Comcast has given $25,900 to Jerry Brown’s gubernatorial bid, but it does not necessarily mean that the company is betting on the Democratic contender to win the race.
A company source says that a similar amount will be given to rival Meg Whitman’s campaign in the coming weeks. Its contribution to Brown was disclosed on Tuesday in campaign filings to California’s Secretary of State.
As California’s attorney general, Brown could weigh in on Comcast’s proposed joint venture with NBC Universal. According to Business Week, his office has been involved in the Department of Justice’s antitrust review of the transaction, along with his counterparts in other states. A spokeswoman for Brown’s office, Christine Gasparac, says that they cannot confirm or deny whether they are investigating the transaction. Brown was among the 16 attorneys general involved in the DOJ settlement of Ticketmaster’s merger with LiveNation earlier this year.

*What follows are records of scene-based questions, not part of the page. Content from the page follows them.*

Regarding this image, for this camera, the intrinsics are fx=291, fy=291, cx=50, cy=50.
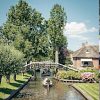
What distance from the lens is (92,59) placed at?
87.8 meters

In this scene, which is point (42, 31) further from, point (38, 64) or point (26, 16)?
point (38, 64)

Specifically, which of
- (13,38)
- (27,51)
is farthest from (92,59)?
(13,38)

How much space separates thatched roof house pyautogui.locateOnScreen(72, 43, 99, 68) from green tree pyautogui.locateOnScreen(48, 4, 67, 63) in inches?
240

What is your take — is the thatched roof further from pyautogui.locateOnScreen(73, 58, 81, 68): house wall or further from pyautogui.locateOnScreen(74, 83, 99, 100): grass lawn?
pyautogui.locateOnScreen(74, 83, 99, 100): grass lawn

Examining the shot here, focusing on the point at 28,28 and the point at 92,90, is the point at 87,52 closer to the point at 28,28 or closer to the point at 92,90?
the point at 28,28

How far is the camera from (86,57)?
8744 centimetres

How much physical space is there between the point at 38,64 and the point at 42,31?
1448 centimetres

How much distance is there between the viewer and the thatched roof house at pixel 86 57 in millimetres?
87562

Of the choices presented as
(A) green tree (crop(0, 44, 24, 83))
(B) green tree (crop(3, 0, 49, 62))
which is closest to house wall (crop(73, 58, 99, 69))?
(B) green tree (crop(3, 0, 49, 62))

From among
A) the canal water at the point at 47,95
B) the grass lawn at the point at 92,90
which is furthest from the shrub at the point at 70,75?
the canal water at the point at 47,95

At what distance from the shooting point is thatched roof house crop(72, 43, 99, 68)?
8756cm

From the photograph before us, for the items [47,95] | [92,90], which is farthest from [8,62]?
[92,90]

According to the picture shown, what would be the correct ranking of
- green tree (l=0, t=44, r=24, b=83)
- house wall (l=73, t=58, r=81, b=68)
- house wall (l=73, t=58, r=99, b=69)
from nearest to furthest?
1. green tree (l=0, t=44, r=24, b=83)
2. house wall (l=73, t=58, r=99, b=69)
3. house wall (l=73, t=58, r=81, b=68)

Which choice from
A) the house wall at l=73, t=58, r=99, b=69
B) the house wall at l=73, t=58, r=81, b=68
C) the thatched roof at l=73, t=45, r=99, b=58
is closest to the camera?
the thatched roof at l=73, t=45, r=99, b=58
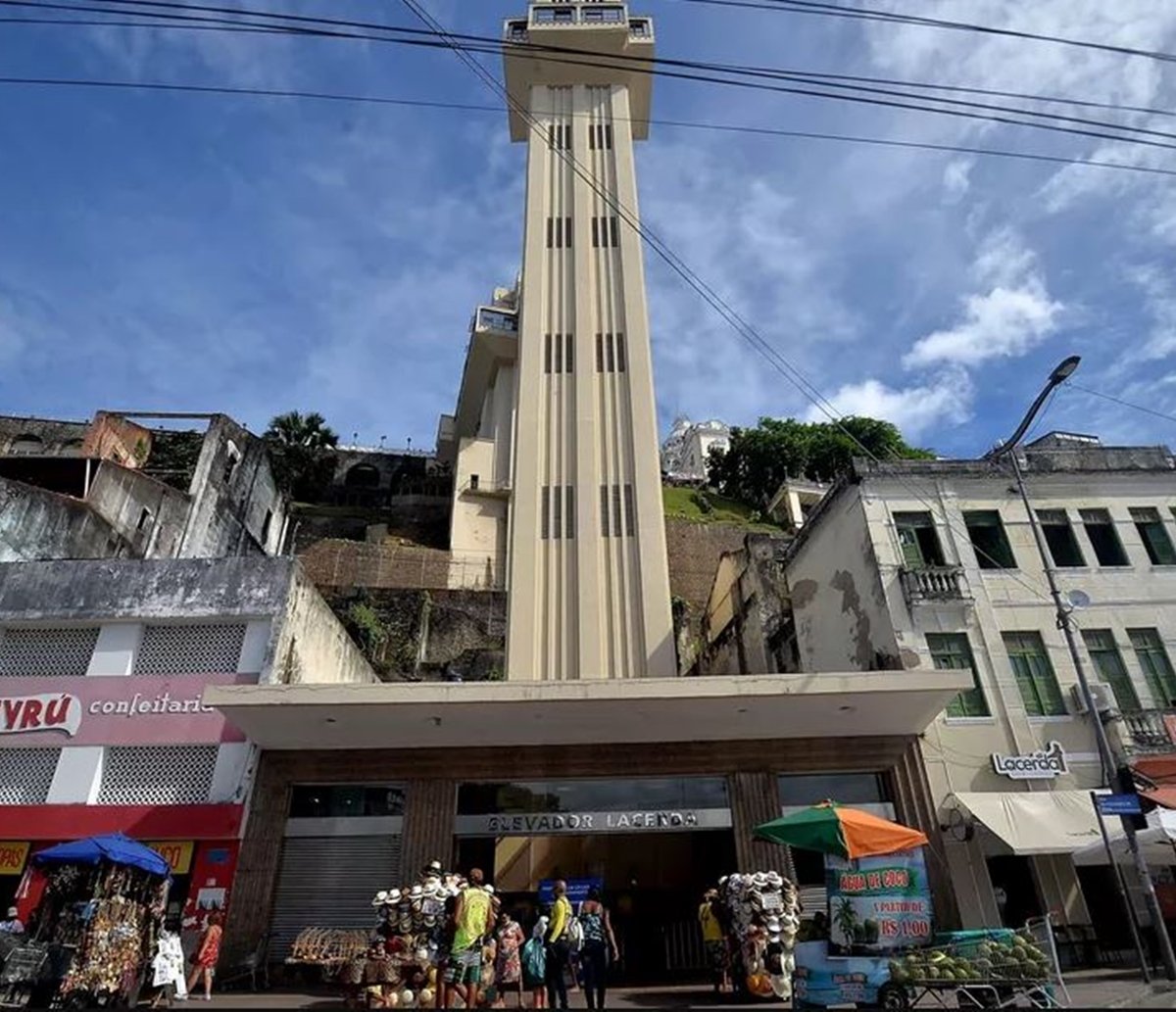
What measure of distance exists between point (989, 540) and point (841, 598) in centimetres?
366

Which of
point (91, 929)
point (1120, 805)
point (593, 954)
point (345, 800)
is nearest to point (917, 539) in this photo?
point (1120, 805)

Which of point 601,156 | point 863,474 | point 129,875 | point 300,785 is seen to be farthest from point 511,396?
point 129,875

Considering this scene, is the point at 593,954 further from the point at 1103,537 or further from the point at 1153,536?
the point at 1153,536

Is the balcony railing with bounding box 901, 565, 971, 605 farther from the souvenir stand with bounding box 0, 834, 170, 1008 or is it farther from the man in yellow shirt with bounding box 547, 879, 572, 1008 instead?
the souvenir stand with bounding box 0, 834, 170, 1008

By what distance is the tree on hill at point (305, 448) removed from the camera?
5175cm

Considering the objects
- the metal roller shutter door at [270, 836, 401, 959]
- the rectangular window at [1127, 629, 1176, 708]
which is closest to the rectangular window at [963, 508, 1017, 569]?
the rectangular window at [1127, 629, 1176, 708]

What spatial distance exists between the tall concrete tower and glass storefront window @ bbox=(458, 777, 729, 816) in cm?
336

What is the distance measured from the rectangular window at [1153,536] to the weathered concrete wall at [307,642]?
63.6 ft

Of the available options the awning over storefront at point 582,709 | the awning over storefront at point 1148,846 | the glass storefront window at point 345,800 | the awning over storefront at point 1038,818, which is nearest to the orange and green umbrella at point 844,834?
the awning over storefront at point 582,709

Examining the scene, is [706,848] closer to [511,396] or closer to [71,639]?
[71,639]

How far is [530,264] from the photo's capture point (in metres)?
26.8

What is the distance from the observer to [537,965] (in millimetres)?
9641

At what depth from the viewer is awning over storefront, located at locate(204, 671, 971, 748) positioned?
42.8 feet

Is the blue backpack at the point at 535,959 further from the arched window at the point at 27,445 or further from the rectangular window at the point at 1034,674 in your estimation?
the arched window at the point at 27,445
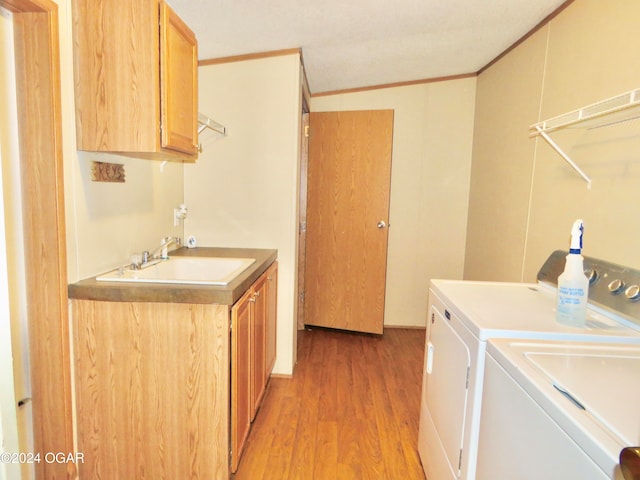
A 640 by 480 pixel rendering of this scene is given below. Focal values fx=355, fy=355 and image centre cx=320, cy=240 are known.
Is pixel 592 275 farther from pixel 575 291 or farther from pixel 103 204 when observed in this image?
pixel 103 204

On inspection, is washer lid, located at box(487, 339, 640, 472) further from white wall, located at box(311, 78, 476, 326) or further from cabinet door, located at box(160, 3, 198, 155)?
white wall, located at box(311, 78, 476, 326)

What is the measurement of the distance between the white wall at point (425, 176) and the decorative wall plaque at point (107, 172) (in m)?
2.17

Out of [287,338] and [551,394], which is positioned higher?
[551,394]

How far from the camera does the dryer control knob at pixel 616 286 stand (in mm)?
1190

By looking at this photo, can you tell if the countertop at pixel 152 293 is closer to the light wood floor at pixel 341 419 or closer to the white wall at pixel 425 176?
the light wood floor at pixel 341 419

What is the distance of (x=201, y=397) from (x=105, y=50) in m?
1.38

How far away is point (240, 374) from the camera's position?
1549 millimetres

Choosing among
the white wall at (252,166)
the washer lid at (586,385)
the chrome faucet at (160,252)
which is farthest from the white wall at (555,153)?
Result: the chrome faucet at (160,252)

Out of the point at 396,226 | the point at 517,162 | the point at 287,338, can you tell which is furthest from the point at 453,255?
the point at 287,338

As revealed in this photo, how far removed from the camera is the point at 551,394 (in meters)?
0.71

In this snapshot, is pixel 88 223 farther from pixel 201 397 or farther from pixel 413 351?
pixel 413 351

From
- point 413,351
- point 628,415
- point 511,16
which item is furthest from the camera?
point 413,351

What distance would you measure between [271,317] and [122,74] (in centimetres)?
151

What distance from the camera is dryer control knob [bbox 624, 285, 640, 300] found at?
1.12 meters
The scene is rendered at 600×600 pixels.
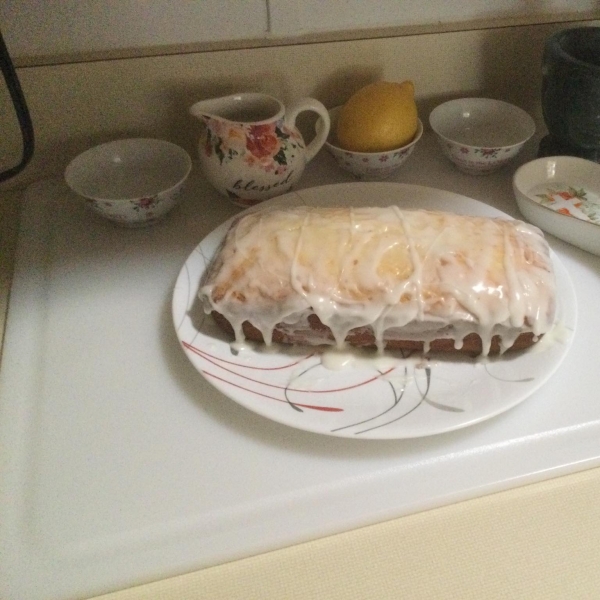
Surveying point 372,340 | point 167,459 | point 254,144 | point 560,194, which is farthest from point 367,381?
point 560,194

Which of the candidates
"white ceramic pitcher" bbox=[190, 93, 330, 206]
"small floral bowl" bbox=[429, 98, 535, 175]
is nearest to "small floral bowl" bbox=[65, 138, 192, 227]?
"white ceramic pitcher" bbox=[190, 93, 330, 206]

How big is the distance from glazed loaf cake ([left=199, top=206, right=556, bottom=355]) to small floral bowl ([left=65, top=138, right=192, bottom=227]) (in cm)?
22

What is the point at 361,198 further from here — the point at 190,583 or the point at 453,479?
the point at 190,583

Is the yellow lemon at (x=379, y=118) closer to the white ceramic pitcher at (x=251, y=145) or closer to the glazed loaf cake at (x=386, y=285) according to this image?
the white ceramic pitcher at (x=251, y=145)

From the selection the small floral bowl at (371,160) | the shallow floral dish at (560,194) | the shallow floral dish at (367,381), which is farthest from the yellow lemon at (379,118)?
the shallow floral dish at (367,381)

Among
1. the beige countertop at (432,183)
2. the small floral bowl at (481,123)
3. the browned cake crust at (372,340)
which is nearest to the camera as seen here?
the beige countertop at (432,183)

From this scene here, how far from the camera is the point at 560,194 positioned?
739 mm

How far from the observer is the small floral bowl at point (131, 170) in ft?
2.32

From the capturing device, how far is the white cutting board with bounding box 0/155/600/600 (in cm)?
43

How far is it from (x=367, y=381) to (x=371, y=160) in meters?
0.35

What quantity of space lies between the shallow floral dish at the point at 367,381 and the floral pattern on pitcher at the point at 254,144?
187mm

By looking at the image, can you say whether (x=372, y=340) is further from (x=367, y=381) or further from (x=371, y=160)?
(x=371, y=160)

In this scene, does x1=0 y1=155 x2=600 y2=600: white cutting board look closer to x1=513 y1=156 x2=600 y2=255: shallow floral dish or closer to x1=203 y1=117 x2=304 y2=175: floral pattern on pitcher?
x1=513 y1=156 x2=600 y2=255: shallow floral dish

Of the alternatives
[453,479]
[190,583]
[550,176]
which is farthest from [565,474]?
[550,176]
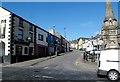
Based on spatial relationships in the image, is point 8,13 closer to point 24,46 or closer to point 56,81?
point 24,46

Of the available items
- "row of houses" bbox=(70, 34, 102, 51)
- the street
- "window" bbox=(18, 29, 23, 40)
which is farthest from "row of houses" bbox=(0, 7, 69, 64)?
"row of houses" bbox=(70, 34, 102, 51)

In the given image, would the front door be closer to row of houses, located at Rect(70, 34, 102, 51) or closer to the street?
the street

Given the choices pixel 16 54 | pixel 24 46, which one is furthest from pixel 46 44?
pixel 16 54

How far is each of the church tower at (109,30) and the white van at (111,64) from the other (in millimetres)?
41321

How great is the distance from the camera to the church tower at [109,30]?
6009cm

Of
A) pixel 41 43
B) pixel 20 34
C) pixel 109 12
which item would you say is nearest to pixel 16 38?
pixel 20 34

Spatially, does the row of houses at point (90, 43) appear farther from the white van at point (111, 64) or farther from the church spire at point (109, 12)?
the white van at point (111, 64)

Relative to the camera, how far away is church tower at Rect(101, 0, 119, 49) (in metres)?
60.1

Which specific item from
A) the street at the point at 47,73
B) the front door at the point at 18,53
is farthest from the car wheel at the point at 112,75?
the front door at the point at 18,53

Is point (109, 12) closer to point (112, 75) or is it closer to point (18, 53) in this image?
point (18, 53)

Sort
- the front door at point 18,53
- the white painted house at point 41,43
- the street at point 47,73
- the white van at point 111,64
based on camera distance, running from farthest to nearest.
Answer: the white painted house at point 41,43, the front door at point 18,53, the street at point 47,73, the white van at point 111,64

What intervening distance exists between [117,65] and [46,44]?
125 ft

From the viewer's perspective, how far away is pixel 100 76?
1761 centimetres

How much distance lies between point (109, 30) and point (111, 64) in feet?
158
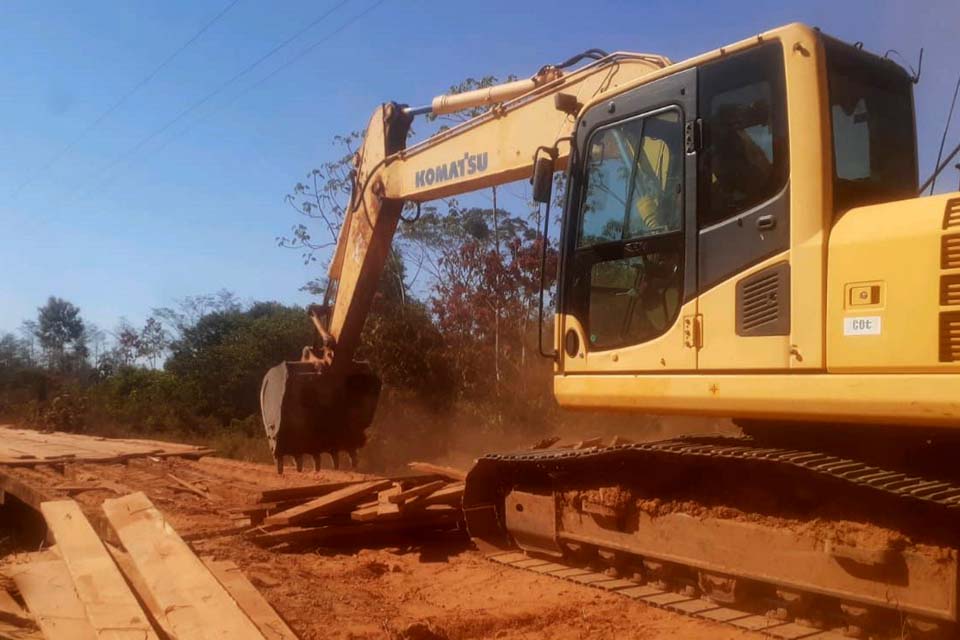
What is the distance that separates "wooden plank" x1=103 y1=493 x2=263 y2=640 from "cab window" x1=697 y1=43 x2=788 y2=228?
310 cm

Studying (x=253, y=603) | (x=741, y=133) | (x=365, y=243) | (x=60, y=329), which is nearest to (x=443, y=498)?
(x=253, y=603)

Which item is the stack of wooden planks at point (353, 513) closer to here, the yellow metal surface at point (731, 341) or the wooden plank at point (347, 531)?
the wooden plank at point (347, 531)

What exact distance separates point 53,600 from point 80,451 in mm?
8197

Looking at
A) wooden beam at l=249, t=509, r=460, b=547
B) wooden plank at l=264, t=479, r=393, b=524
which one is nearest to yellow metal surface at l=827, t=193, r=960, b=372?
wooden beam at l=249, t=509, r=460, b=547

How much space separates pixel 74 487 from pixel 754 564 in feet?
24.1

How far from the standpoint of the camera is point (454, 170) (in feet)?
25.7

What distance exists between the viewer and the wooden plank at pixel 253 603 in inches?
173

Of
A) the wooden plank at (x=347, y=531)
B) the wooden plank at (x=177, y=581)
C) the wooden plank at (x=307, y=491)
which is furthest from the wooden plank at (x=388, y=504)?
the wooden plank at (x=177, y=581)

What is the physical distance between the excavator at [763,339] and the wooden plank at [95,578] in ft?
8.04

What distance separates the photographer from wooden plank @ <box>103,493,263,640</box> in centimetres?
418

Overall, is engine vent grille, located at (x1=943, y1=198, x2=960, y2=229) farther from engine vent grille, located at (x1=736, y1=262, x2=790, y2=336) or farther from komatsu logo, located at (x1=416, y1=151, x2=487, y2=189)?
komatsu logo, located at (x1=416, y1=151, x2=487, y2=189)

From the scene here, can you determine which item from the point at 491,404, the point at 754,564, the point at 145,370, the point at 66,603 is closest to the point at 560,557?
the point at 754,564

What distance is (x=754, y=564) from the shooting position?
459cm

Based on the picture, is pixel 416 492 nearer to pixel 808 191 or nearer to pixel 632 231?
pixel 632 231
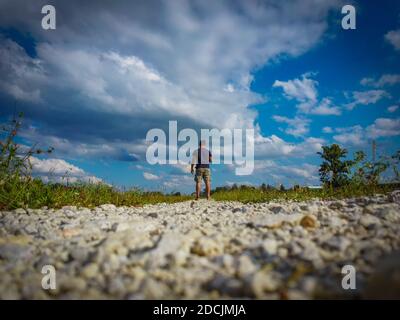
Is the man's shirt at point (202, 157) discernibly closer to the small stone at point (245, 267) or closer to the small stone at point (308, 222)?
the small stone at point (308, 222)

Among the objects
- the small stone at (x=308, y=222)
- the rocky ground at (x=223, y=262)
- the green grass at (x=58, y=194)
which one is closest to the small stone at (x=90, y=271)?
the rocky ground at (x=223, y=262)

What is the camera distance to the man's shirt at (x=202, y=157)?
1466cm

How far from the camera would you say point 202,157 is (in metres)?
14.7

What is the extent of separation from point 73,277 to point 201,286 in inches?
40.8

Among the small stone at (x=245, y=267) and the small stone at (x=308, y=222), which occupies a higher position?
the small stone at (x=308, y=222)

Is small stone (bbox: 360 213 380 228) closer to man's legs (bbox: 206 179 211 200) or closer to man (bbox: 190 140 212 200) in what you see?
man's legs (bbox: 206 179 211 200)

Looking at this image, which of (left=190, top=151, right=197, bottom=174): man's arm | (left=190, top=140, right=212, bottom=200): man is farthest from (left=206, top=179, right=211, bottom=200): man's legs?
(left=190, top=151, right=197, bottom=174): man's arm

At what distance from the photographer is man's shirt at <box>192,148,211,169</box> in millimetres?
14656

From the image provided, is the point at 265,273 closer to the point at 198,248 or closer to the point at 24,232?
the point at 198,248
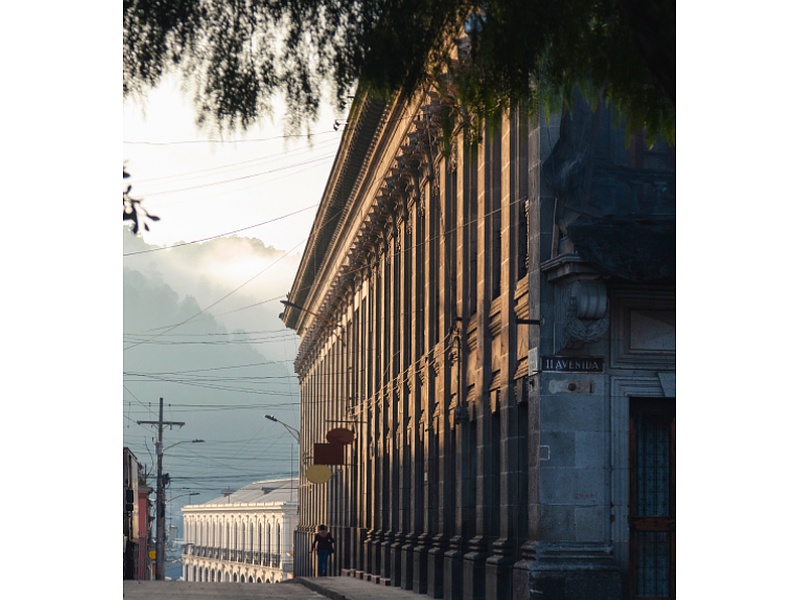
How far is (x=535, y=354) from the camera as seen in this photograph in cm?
2308

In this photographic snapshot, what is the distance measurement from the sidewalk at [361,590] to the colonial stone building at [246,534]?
56.1m

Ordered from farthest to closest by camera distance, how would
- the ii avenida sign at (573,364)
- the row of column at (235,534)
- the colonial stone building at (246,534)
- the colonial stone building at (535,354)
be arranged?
the row of column at (235,534)
the colonial stone building at (246,534)
the ii avenida sign at (573,364)
the colonial stone building at (535,354)

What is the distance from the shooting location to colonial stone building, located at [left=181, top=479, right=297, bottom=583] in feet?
348

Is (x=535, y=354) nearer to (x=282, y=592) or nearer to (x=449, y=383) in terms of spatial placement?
(x=449, y=383)

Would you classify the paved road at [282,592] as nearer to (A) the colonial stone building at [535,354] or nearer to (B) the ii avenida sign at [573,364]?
(A) the colonial stone building at [535,354]

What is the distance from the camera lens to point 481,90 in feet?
45.0

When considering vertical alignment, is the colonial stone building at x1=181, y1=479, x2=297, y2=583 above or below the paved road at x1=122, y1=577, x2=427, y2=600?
below

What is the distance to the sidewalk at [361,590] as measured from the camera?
33.0 metres

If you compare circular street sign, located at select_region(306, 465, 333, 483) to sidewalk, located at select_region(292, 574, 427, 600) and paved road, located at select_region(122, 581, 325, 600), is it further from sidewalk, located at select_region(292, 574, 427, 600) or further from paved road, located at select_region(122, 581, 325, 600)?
paved road, located at select_region(122, 581, 325, 600)

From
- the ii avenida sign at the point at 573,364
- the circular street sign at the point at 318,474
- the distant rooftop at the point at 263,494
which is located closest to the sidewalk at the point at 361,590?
the circular street sign at the point at 318,474

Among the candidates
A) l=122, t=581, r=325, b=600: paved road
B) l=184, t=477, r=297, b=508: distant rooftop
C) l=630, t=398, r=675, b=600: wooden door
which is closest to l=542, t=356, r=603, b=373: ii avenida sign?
l=630, t=398, r=675, b=600: wooden door

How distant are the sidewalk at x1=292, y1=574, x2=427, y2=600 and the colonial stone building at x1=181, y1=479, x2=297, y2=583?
184 ft

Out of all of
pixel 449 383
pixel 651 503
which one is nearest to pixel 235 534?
pixel 449 383
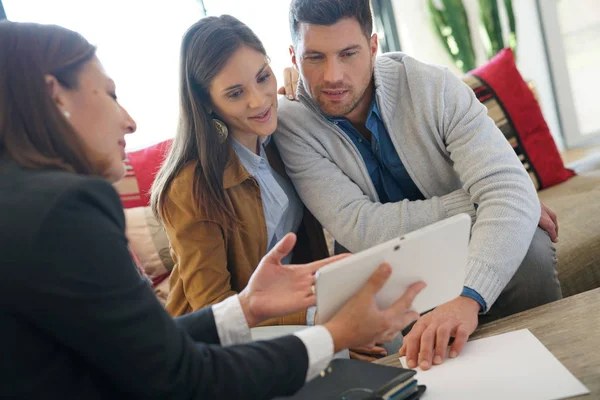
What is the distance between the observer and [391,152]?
173 cm

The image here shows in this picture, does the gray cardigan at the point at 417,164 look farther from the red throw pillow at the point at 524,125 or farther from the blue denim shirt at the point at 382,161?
the red throw pillow at the point at 524,125

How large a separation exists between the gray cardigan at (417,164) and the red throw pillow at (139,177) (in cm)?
70

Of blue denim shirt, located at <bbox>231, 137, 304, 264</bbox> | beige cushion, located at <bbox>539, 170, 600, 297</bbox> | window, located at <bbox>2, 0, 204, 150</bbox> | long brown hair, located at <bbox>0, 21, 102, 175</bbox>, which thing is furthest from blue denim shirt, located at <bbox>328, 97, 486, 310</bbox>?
window, located at <bbox>2, 0, 204, 150</bbox>

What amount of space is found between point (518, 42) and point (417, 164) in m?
2.05

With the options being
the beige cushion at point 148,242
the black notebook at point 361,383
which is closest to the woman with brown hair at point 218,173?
the black notebook at point 361,383

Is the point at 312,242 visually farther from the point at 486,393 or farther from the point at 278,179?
the point at 486,393

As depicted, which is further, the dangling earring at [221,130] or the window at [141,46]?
the window at [141,46]

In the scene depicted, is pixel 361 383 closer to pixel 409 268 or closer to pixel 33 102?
pixel 409 268

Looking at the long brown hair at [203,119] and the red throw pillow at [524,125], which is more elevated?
the long brown hair at [203,119]

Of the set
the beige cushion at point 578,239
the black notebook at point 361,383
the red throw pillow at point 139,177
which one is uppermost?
the red throw pillow at point 139,177

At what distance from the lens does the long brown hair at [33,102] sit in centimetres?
85

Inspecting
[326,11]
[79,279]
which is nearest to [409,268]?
[79,279]

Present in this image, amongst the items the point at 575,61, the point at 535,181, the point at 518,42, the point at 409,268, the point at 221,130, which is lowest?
the point at 535,181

More than anything, Comcast may simply be covering its bases. Among media companies, its PAC and employees are the most prolific contributors to federal candidates in the 2010 cycle, according to the Center for Responsive Politics. The same is true at the state level in California, with the company having made contributions to more than 160 candidates and committees of both parties so far this cycle, according to state campaign finance records. The records show that the company gave $14,900 to Brown’s campaign in May. Comcast also has a history of supporting Brown: The company also gave $1,000 to his re-election campaign for attorney general in December and $10,000 to that campaign in March, 2008. (That money can be rolled into his gubernatorial bid).
Comcast gave $1,000 to Whitman’s exploratory committee in November, as well as $1,000 to her rival in the primary, Steve Poizner. Late last year, Comcast’s chief operating officer, Steve Burke, held a fund-raiser for Whitman, whom he worked with at the Walt Disney Co. in the early 1990s.
Comcast’s joint venture with NBC Universal is expected to get word on approval from the DOJ and the FCC by the end of the year.